To live among friends is the primary essential of happiness.
The beauty and clearness of the dynamical theory, which asserts heat and light to be modes of motion, is at present obscured by two clouds. I. The first came into existence with the undulatory theory of light, and was dealt with by Fresnel and Dr. Thomas Young; it involved the question, how could the earth move through an elastic solid, such as essentially is the luminiferous ether? II. The second is the Maxwell–Boltzmann doctrine regarding the partition of energy.
Quaternions came from Hamilton after his really good work had been done, and though beautifully ingenious, have been an unmixed evil to those who have touched them in any way.
Tesla has contributed more to electrical science than any man up to his time.
Do not imagine that mathematics is hard and crabbed, and repulsive to common sense. It is merely the etherealization of common sense.

◆ Work task 1 ◆
Reproduce the quotes from "Quaternions came from" up to and including "to his time.".
◆ Work task 2 ◆
According to the quotes, who dealt with the first cloud over the dynamical theory?
The lines that come next are separate material, unrelated to the quotes.

◆ Dataset extract ◆
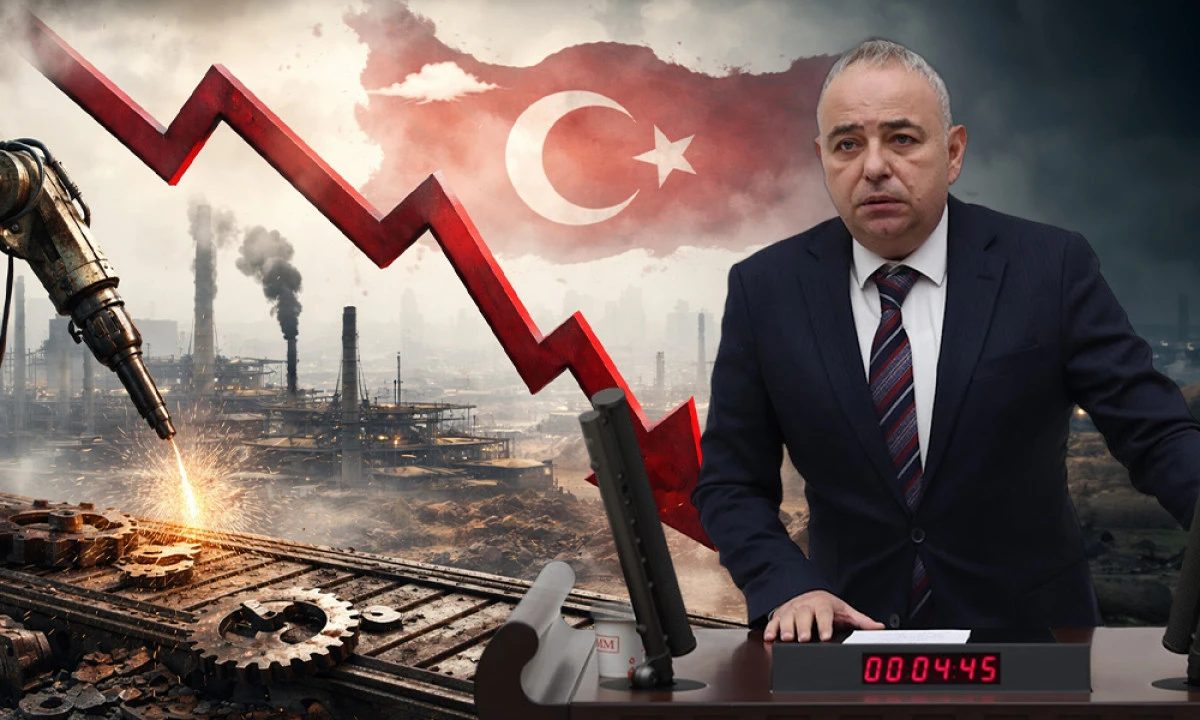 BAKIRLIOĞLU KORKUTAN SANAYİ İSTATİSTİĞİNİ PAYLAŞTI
--
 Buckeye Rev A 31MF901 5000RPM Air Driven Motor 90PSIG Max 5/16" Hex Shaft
---
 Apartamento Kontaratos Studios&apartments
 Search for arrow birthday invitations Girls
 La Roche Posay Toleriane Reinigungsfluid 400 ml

◆ Final answer 1 ◆
Quaternions came from Hamilton after his really good work had been done, and though beautifully ingenious, have been an unmixed evil to those who have touched them in any way.
Tesla has contributed more to electrical science than any man up to his time.

◆ Final answer 2 ◆
Fresnel and Dr. Thomas Young.